Please list every person named in the article on aerospace startups below.

> _Selected text_
++++++++++

After the success of nimble companies like as rocket- and capsule-maker SpaceX and Earth-imaging firm Planet, investors are starting to see aerospace startups as viable ventures. But it’s still unclear whether these young firms can work with big, established players such as Boeing Co. and Lockheed Martin Corp., or deliver the kind of quick returns that some investors expect.
Last month, a few of aerospace startups gathered in El Segundo, Calif., to pitch their ideas to a room of investors and space aficionados at an event co-hosted by Aerospace Corp. and incubator Starburst Accelerator.
Some startups said large aerospace companies or investors expressed interest in their proposals; those talks are in early stages.
For successful space entrepreneurs with good ideas, “there is more and more money,” said Francois Chopard, chief executive of Paris-based Starburst Accelerator. In the year since its founding, the incubator has worked with more than 150 startups and hosted events in cities such as Berlin, Montreal and Seattle. Starburst Accelerator also has a consulting arm, a venture fund and offices in Los Angeles, Singapore and Munich, Germany.
In one month, college friends Deepak Atyam and Alex Finch will graduate from Purdue University armed with master’s degrees in aerospace engineering and ready to change the dynamics of building rocket engines.
The two are co-founders of Tri-D Dynamics, a Cerritos startup that has developed technology and processes that improve on advanced 3-D printing methods for metalworking. Tri-D Dynamics plans to use them to churn out rocket engines of any size in a kind of automated assembly-line process to possibly shave months from the usual production process.
As a University of California, San Diego, undergraduate, Atyam led a student group in developing a 3-D printed rocket engine. Its test firing in the Mojave Desert was financed with money from NASA and $2,000 the group made by selling barbecued chicken. Two years later, Atyam and Finch followed that up with a test-firing of a second-generation engine that was about three times larger, with greater thrust.

++++++++++

> _Supplied information_
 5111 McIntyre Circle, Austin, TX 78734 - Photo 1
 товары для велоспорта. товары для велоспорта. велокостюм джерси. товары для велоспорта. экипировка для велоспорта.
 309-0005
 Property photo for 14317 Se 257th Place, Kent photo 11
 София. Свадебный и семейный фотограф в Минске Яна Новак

++++++++++

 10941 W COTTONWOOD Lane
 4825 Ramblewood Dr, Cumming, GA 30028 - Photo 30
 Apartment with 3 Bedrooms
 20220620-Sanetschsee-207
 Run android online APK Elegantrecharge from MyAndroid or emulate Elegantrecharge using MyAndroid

++++++++++

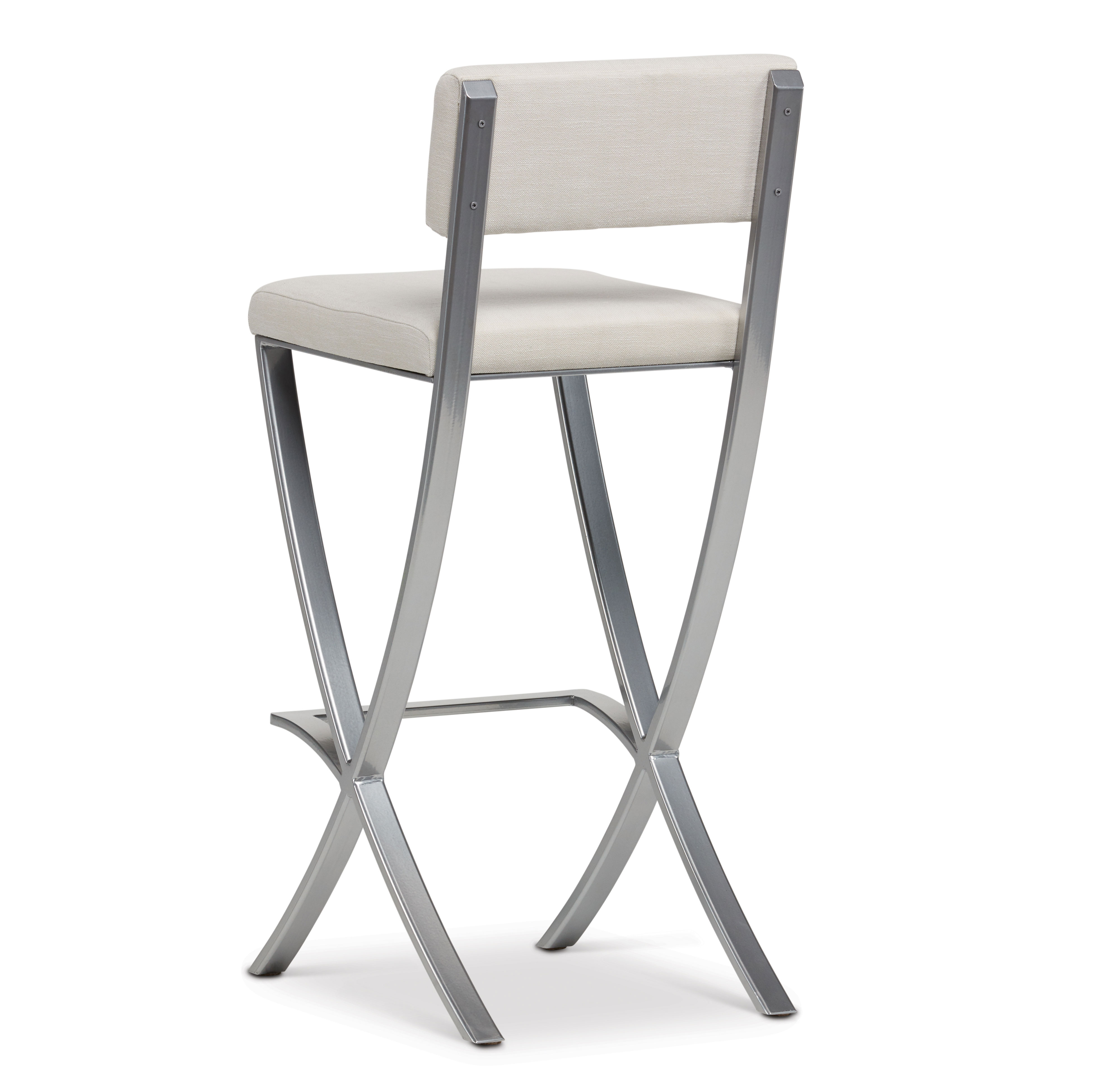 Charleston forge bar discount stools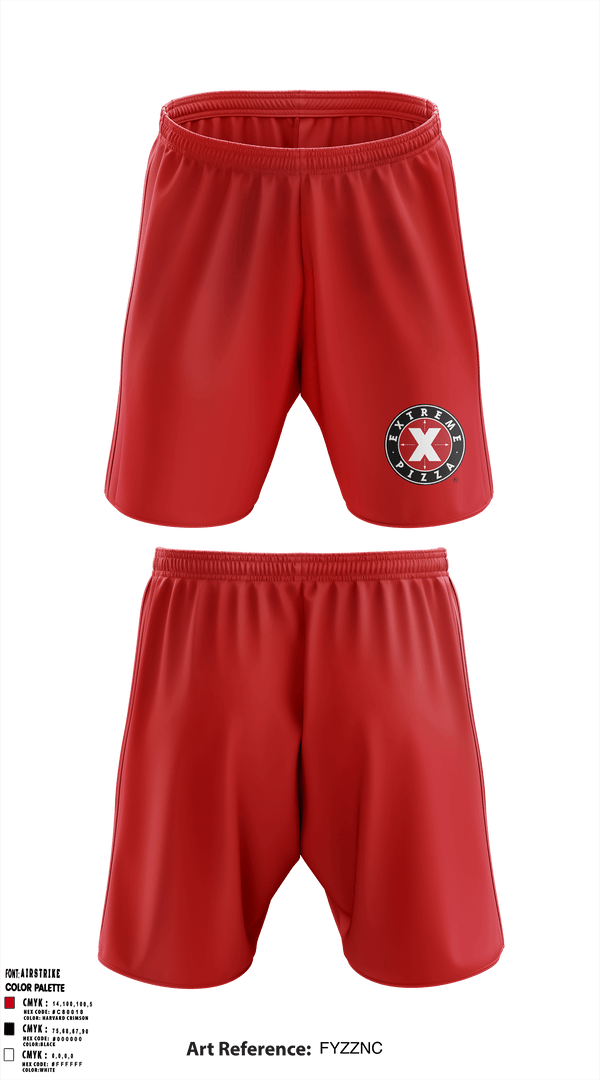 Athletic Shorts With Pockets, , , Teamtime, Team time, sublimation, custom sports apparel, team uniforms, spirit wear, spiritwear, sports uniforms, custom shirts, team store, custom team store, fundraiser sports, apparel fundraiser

++++++++++

> _Result below_
Francois Chopard, Deepak Atyam, Alex Finch